Au niveau biochimique, de nombreuses molécules illustrent une intolérance frappante à l’approximation. La courbe de dissociation de l’oxygène par l’hémoglobine, par exemple, est extrêmement sensible à des variations apparemment modestes de pH, de température ou de concentration de certains métabolites. Si l’affinité de l’hémoglobine pour l’oxygène est trop élevée, les tissus ne reçoivent plus ce dont ils ont besoin ; si elle est trop faible, le sang ne transporte plus correctement l’oxygène²⁴. De plus, la cascade de coagulation du sang montre une dépendance encore plus évidente à un ordre et à des quantités précises : treize facteurs de coagulation, activés en chaîne, doivent intervenir, chacun prenant le relais du précédent dans une séquence parfaitement ordonnée et pratiquement non permutable, ni trop tôt, ni trop tard, ni en trop grande quantité. Si l’ordre même dans lequel ces facteurs se déclenchent est modifié, la cascade s’effondre et la coagulation ne parvient plus à son terme. Un déficit dans un seul facteur provoque des hémorragies graves ; une activation excessive ou intempestive conduit à des thromboses potentiellement mortelles. Là encore, il n’y a pas de réglage grossier : le système repose sur des seuils étroits, des temporisations strictes et une succession d’étapes finement calibrée²⁵.

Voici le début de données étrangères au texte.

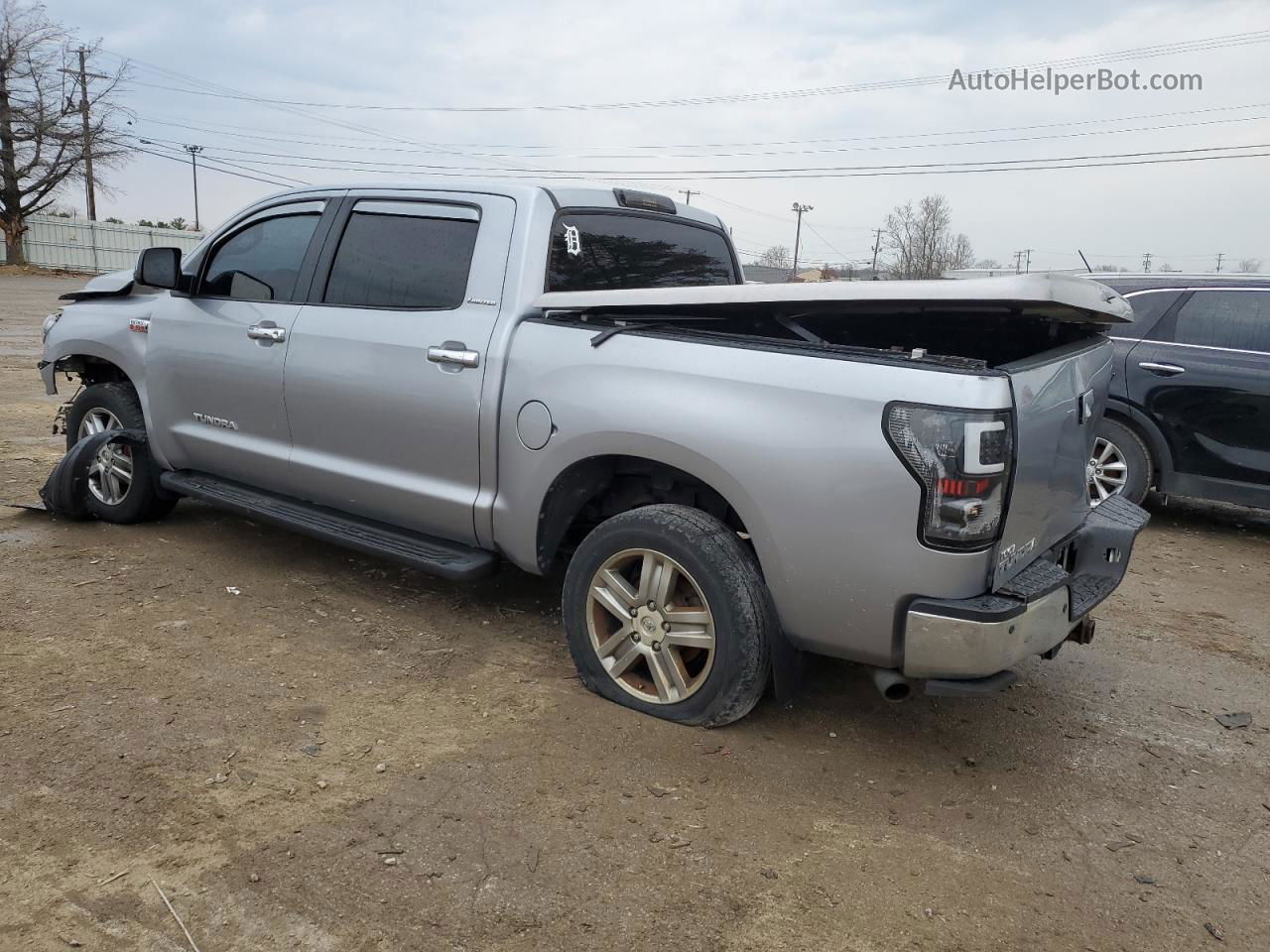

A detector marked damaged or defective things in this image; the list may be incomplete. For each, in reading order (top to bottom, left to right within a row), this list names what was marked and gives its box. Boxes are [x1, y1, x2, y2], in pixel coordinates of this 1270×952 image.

dent in rear quarter panel [492, 324, 1010, 664]
broken headlight assembly [883, 404, 1010, 550]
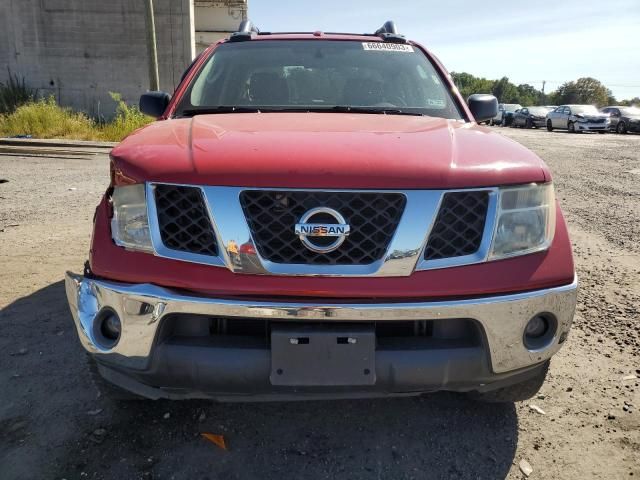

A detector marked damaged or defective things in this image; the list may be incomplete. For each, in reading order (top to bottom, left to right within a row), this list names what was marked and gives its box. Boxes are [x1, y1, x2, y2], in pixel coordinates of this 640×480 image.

wrecked vehicle [66, 20, 580, 402]
crumpled hood [111, 112, 552, 188]
damaged front bumper [66, 272, 580, 400]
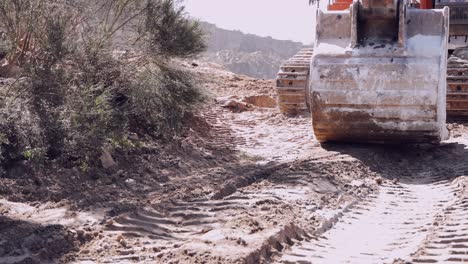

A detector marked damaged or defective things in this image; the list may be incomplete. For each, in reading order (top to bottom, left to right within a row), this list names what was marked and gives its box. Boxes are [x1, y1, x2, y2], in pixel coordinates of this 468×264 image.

rusty metal bucket [310, 1, 450, 142]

Cette exigence de précision dépasse l’individu lui-même et s’étend aux relations entre les espèces, à l’échelle écologique. Par exemple, de nombreuses plantes à fleurs dépendent de pollinisateurs spécifiques, et cette dépendance ne concerne pas seulement la simple présence d’un insecte, mais aussi la synchronisation fine entre la période de floraison, le comportement de vol et les préférences alimentaires. La longueur de la trompe de l’insecte, la forme et la profondeur de la fleur, la composition chimique du nectar et les signaux olfactifs doivent s’accorder. Lorsqu’un de ces paramètres varie trop, la pollinisation diminue, les récoltes s’effondrent et les chaînes trophiques sont perturbées. De manière similaire, le cycle de l’azote sur Terre implique des bactéries différentes pour fixer l’azote atmosphérique, l’oxyder et le renvoyer dans l’air. La production agricole, les écosystèmes et même la composition de l’atmosphère dépendent de cet enchaînement coordonné. Il ne s’agit pas d’un assemblage approximatif d’organismes, mais d’un réseau de fonctions complémentaires étroitement ajustées²⁶.
Au niveau des réseaux internes, certains systèmes ne peuvent fonctionner qu’en tant qu’ensembles intégrés, où la perte d’un seul module compromet tout. Le système immunitaire adaptatif en est un exemple particulièrement saisissant. Pour que le corps reconnaisse et neutralise un agent pathogène, il faut une présentation correcte de fragments antigéniques par des molécules spécialisées (CMH), l’activation des lymphocytes T auxiliaires, l’activation clonale des lymphocytes B, la production d’anticorps spécifiques et l’établissement d’une mémoire immunitaire. Si l’une de ces étapes fait défaut, l’organisme devient soit incapable de se défendre, soit sujet à des réactions auto-immunes destructrices. Dans le système nerveux, les contraintes sont tout aussi serrées : la propagation de l’influx nerveux dépend de gradients d’ions sodium et potassium maintenus dans des limites étroites par des pompes et des canaux hautement spécifiques. Un canal ionique mal conformé, une dynamique de fermeture trop lente ou trop rapide, et la transmission du signal se dérègle, avec des conséquences allant de simples troubles sensoriels à des convulsions sévères²⁷.
La formation du corps lui-même, lors du développement embryonnaire, manifeste une forme de réglage fin qui dépasse l’entendement. L’axe tête-queue, la disposition des membres, la symétrie gauche-droite, la position des organes sont déterminés par des gradients de molécules de signalisation et par l’activation spatio-temporelle de familles de gènes comme les gènes Hox. Une légère modification dans la concentration d’une de ces protéines à un moment clé, ou dans la réponse d’un tissu donné à ce signal, peut entraîner des malformations graves ou la non-viabilité de l’embryon. Là encore, nous ne sommes pas devant un processus flou laissant une grande latitude, mais devant une chorégraphie extrêmement précise : la bonne molécule, au bon endroit, à la bonne concentration, pendant la bonne durée²⁸.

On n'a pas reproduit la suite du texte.